ドーンと空に大きな花を咲かせる夏の風物詩、花火。それを二人だけの秘密の場所、廃墟の屋上から、二人きりで眺める。綺麗だね、と笑うヒロトの方が綺麗で、手すりに置かれたヒロトの手に自分の手を重ねた。
「恭馬…」 「見ていないと、終わってしまいますよ?」
俺の名前を呼んで、ハッとこちらを見たヒロトに笑顔で教えると、彼は照れたように笑ってもう一度花火に視線を戻した。空にはその花火大会の終わりを告げる、大きめのスターマインが。
「終わっちゃうね」 「帰ったら、線香花火がありますけど…」 「やるやる!!」
大きな花火に照らされたヒロトの横顔は、どんなに美しいと言われる花火でもこのヒロトには敵わないだろう、と思うほど美しい。花火を見つめながら無邪気に笑うヒロトの頬に軽く口付ける。
「もう、恭馬…」 「あ、あれが最後くらいじゃないですか?」 「え?もう!?」
寂しそうにも嬉しそうにも見える笑みを浮かべて、ヒロトは手すりから身を乗り出した。
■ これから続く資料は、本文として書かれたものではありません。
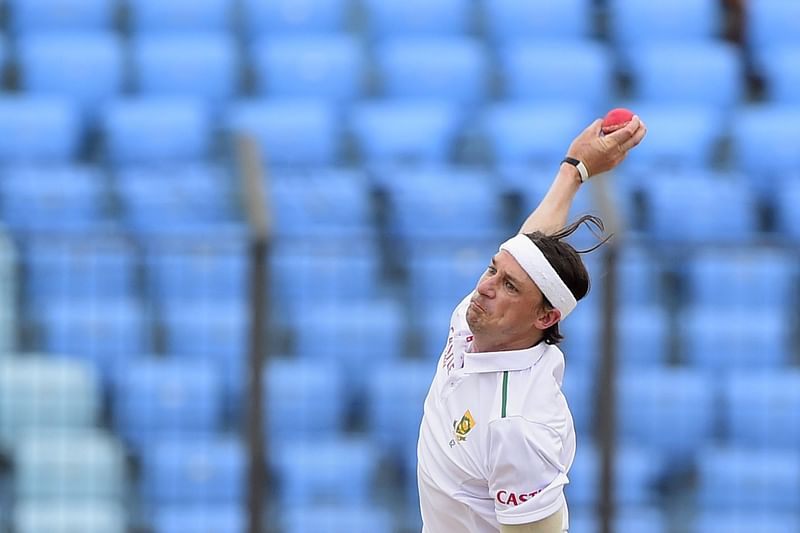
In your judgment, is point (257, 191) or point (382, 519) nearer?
point (257, 191)

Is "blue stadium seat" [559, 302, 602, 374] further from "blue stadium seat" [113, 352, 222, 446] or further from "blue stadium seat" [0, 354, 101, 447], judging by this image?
"blue stadium seat" [0, 354, 101, 447]

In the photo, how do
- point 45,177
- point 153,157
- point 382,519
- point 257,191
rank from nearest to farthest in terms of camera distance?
point 257,191, point 382,519, point 45,177, point 153,157

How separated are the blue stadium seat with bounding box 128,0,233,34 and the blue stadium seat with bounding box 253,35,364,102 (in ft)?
1.70

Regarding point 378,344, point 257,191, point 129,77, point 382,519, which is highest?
point 129,77

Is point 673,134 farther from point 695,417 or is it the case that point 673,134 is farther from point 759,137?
point 695,417

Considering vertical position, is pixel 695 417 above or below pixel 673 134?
below

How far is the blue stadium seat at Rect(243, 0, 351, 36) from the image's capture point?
842cm

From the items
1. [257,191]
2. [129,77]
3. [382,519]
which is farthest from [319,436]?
[129,77]

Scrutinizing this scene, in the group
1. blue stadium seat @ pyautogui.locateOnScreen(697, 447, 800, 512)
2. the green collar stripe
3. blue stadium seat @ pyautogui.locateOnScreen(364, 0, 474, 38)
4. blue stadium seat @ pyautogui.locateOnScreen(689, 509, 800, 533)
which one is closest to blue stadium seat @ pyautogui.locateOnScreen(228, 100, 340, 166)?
blue stadium seat @ pyautogui.locateOnScreen(364, 0, 474, 38)

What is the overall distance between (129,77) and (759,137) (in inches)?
126

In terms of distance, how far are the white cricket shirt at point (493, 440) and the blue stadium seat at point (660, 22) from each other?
5.05 meters

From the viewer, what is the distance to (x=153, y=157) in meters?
7.52

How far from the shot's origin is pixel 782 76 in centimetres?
848

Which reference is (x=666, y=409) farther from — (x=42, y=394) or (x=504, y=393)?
(x=504, y=393)
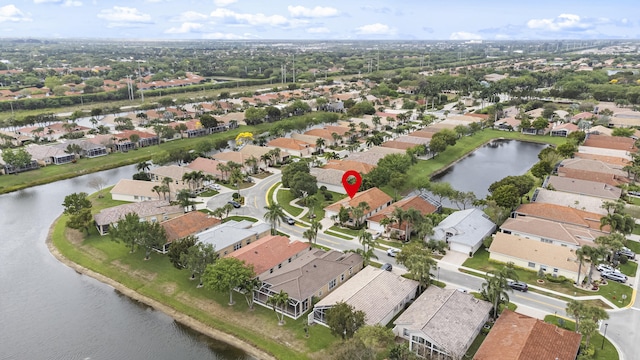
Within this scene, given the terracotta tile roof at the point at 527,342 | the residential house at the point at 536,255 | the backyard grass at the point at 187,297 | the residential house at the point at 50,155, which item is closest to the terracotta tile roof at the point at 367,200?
the residential house at the point at 536,255

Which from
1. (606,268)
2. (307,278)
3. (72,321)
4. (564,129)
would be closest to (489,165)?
(564,129)

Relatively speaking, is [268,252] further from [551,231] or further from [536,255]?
[551,231]

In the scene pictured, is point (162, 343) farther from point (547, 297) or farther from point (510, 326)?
point (547, 297)

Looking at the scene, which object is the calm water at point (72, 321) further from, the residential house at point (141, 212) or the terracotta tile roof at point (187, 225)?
the terracotta tile roof at point (187, 225)

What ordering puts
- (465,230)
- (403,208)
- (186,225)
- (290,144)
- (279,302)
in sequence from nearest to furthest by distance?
1. (279,302)
2. (465,230)
3. (186,225)
4. (403,208)
5. (290,144)

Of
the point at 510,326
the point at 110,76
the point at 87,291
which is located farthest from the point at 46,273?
the point at 110,76

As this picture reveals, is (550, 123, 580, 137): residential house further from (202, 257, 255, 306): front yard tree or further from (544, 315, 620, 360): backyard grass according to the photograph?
(202, 257, 255, 306): front yard tree
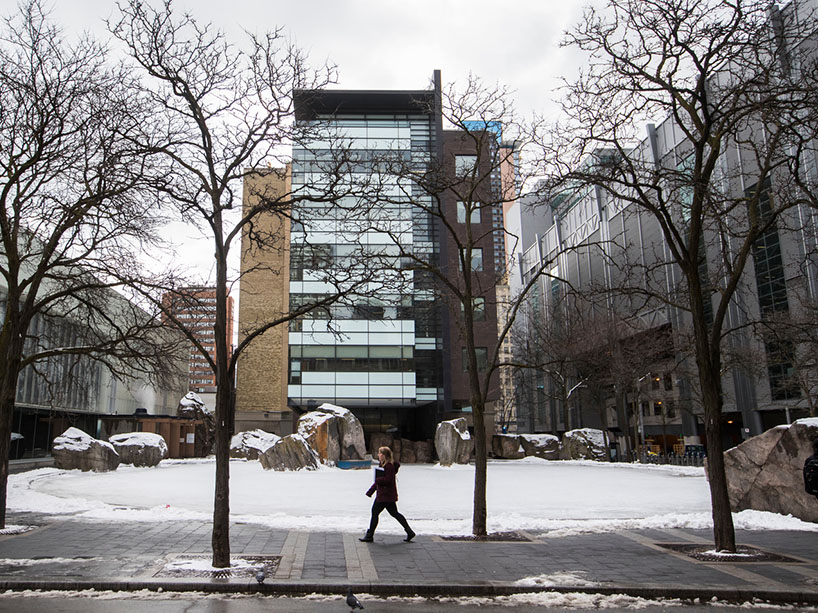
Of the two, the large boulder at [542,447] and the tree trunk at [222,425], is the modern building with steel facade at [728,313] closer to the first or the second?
the large boulder at [542,447]

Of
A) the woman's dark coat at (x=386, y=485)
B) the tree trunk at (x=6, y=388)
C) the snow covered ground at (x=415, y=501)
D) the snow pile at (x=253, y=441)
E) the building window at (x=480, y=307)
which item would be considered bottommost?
the snow covered ground at (x=415, y=501)

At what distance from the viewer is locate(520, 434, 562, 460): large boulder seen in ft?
149

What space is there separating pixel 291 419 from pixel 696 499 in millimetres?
43310

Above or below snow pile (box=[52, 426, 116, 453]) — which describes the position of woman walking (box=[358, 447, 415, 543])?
below

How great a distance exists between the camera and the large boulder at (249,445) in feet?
142

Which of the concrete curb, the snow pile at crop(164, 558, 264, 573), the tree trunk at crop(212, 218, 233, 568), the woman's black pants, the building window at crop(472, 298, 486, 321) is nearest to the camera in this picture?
the concrete curb

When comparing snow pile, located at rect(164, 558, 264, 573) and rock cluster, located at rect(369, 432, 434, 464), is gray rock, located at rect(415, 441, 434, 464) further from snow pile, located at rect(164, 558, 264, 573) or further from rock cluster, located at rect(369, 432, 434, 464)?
snow pile, located at rect(164, 558, 264, 573)

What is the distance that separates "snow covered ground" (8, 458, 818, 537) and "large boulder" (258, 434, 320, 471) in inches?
97.4

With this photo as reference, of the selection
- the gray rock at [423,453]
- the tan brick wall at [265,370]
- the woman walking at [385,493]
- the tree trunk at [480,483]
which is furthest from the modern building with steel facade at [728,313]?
the tan brick wall at [265,370]

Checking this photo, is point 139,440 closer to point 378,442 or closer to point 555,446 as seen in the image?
point 378,442

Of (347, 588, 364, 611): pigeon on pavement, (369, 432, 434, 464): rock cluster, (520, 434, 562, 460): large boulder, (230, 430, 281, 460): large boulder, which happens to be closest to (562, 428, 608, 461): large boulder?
(520, 434, 562, 460): large boulder

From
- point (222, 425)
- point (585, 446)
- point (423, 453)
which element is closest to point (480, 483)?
point (222, 425)

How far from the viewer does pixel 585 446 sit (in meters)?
43.3

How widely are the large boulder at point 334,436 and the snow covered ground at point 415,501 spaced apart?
6.04 m
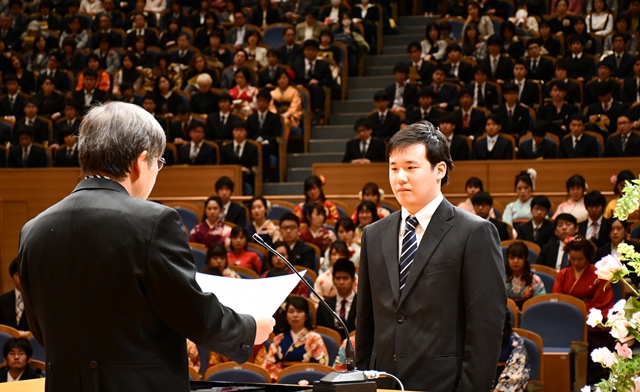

最後であろう花火が大きく上がって、ドンとお腹に響く音をたてる。
「さーあ、次はしっとり線香花火!」 「ヒロト、」 「なに……ん!?」
イェイと今までの雰囲気を壊すようにガッツポーズをしたヒロトの細い腰を抱き寄せてキスをする。 花火よりも美しいヒロトは、花火のように消えていってしまいそうだった。